Why is it that every single time I order an egg sandwich (a personal favourite of mine) from a city centre cafe it comes with CRESS??
WTF is cress?
I'll tell you what it is. It's a plant that you grow at school. Yes, when they're teaching you all about plants and growing things and nurturing etc, when they're explaining to you at 5 years old that plants need water - they have you grow CRESS. And it's not just me that happened to. My son had to grow cress last year. My friend's daughter has to grow cress. I had to grow cress, all my friends I know had to grow cress at school. It's a British phenomenon.

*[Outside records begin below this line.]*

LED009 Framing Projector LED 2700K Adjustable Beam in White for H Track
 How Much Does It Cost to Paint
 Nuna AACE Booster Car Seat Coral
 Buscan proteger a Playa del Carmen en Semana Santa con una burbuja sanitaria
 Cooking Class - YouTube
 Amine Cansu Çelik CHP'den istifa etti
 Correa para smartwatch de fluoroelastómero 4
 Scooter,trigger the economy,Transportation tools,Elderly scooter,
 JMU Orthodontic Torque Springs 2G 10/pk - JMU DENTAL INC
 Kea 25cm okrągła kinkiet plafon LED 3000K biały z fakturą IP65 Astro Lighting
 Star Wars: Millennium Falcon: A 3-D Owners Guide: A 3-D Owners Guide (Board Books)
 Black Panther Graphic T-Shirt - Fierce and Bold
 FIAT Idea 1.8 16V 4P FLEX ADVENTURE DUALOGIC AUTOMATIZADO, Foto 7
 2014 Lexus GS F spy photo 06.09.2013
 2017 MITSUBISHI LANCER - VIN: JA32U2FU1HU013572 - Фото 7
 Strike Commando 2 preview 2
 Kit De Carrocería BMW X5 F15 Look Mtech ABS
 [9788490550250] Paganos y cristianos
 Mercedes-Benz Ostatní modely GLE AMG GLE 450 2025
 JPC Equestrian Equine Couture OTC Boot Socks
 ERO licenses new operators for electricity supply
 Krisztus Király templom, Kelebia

I always wondered... why cress? But now I have figured it out. Primary school children are forced to grow it to feed the demand for uneccesary bits of plant in egg sandwiches.
IF I WANTED A PLANT IN MY SANDWICH I WOULD ASK FOR IT!
Cress??? Wtf is the point?
7 comments:
There you go! Just say 'Hold the cress', because otherwise you'll get it... Not this side of the pond... Iceburg lettuce probably...
So what IS cress? Is it watercress, or something else?
it's good is what it is
MMMMMmmmmmmmmmm Cresssss!
MMMMMmmmmmmmmmm Deit coke minus the cress!
Any how uf you gor over an ounch of cress always remember u can be done for being a dealer lmao
My partner worked out a perfect bi-law for that above statment.
eggs+cress+a marker
Answer = A happy egg man/woman/clown etc with one hell of a hair due. Yea thats it, u got it, The cress is surely the hear-do.